By 1924, Bush and his students had built an integrating machine that improved on Ford’s. By 1928, in search of the solution to a stable grid, they were able to model 200 miles of power lines in a fifty-square-foot lab. The same year, work started on an all-purpose analog computer: the differential analyzer. When it was finished, three years and $25,000 later, it was a brain the size of a room, a metal calculus machine that could whir away at a problem for days and nights on end before it ground to a halt. One problem, which measured the effects of the earth’s magnetic field on cosmic rays, took thirty weeks of spinning gears—but when it was done, the differential analyzer had solved, by brute force, equations so complex that even trying to attack them with human brainpower would have been pointless. Indeed, Bush’s lab now owned the computational power to turn from the problems of industry to some of the fundamental questions of physics.

It was a fearsome thing of shafts, gears, strings, and wheels rolling on disks,” said an MIT physicist who turned to the differential analyzer to study the behavior of scattering electrons, “but it worked.” It was an enormous wooden frame latticed with spinning rods, resembling a giant’s 100-ton foosball set. At the input end were six draftsman’s tables, where the machine read the equations it was to evaluate, much like Thomson’s analyzer read a graph of the tides.

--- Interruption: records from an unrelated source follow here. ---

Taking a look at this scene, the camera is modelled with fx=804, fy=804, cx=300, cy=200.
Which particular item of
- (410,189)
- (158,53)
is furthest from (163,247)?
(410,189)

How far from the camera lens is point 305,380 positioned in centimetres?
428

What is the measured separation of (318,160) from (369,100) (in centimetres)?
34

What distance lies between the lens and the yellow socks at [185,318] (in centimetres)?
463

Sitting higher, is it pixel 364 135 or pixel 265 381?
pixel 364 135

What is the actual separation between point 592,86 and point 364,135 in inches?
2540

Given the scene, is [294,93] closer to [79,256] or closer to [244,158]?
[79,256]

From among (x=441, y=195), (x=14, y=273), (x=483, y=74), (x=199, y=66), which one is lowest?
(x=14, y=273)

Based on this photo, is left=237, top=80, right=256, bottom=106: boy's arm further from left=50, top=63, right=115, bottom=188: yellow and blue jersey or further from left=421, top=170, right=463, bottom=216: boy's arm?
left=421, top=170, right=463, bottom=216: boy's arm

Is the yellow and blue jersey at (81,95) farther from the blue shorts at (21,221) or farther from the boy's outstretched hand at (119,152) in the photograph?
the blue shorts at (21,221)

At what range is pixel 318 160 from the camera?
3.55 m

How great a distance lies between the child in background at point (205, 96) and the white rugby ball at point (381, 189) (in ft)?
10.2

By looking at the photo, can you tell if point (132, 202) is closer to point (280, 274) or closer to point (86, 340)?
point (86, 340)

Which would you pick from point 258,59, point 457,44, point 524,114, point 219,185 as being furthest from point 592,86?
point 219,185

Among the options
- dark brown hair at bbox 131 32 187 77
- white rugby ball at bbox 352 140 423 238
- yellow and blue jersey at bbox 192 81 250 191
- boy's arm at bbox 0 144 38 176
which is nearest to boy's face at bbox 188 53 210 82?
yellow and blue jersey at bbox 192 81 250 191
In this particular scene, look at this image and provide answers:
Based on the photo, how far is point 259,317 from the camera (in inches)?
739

The operators turned hand cranks that sent the machine’s pointers over a hand-drawn graph of the equation to be analyzed: “for example,” read one contemporary account, “in calculating the scattering of electrons by an atom, it is necessary to supply the machine with the relation between the potential of the atomic field and the distance from the centre of the atom.” In this way, the details of the equation were communicated to the machine’s internal shafts. Each shaft represented a variable (the current in a power line, or the size of an atomic nucleus); the greater the variable, the faster the shaft spun. These, in turn, drove integrators like Ford’s: A flat disc spun in place, and standing perpendicular on the disc was an integrating wheel. The farther the operators had placed the wheel from the center of the disc, the faster it turned. The wheel was linked to five more integrators of identical construction. At the very end, the speed of the integrating wheels drove a pencil that moved up and down as the graph paper underneath it unwound at a continuous rate. The question was a graph, and at the end, after days or even months of revolutions, the answering graph appeared.

The mathematics were infinitely more complex—but Vannevar Bush’s lawnmower might have recognized in this calculating room a distant descendant. The differential analyzer, wrote one science historian, “still interpreted mathematics in terms of mechanical rotations, still depended on expertly machined wheel-and-disc integrators, and still drew its answers as curves. Differential equations and contours of elevation—Bush’s computers were very much the offspring of the early Profile Tracer.”

This was the computer before the digital revolution: a machine that literally performed equations in the process of solving them. As long as the machine was acting out the equations that shape an atom, it was, in a meaningful sense, a giant atom; as long as it was acting out the equations that fuel a star, it was a miniature star. “It is an analogue machine,” said Bush. “When one has a problem before him, say the problem of how a bridge that has not been built will sway in a gusty wind, he proceeds to make a combination of mechanical or electrical elements which will act in exactly the same manner as the bridge—that is, will obey the same differential equations.” For the physicist or engineer, two systems that obey the same equations have a kind of identity—or at least an analogy. And that, after all, is all our word analog means. A digital watch is nothing like the sun; an analog watch is the memory of a shadow’s circuit around a dial.

The computer clacked and hummed and scribbled away, spinning out its analogies, and when it ran through the night, Bush’s students kept watch by its side in shifts, ears tuned for the sound of a wheel slipping its orbit. On the nights when it all ran smoothly, they struggled to stay awake in the humming room. And so passed five years.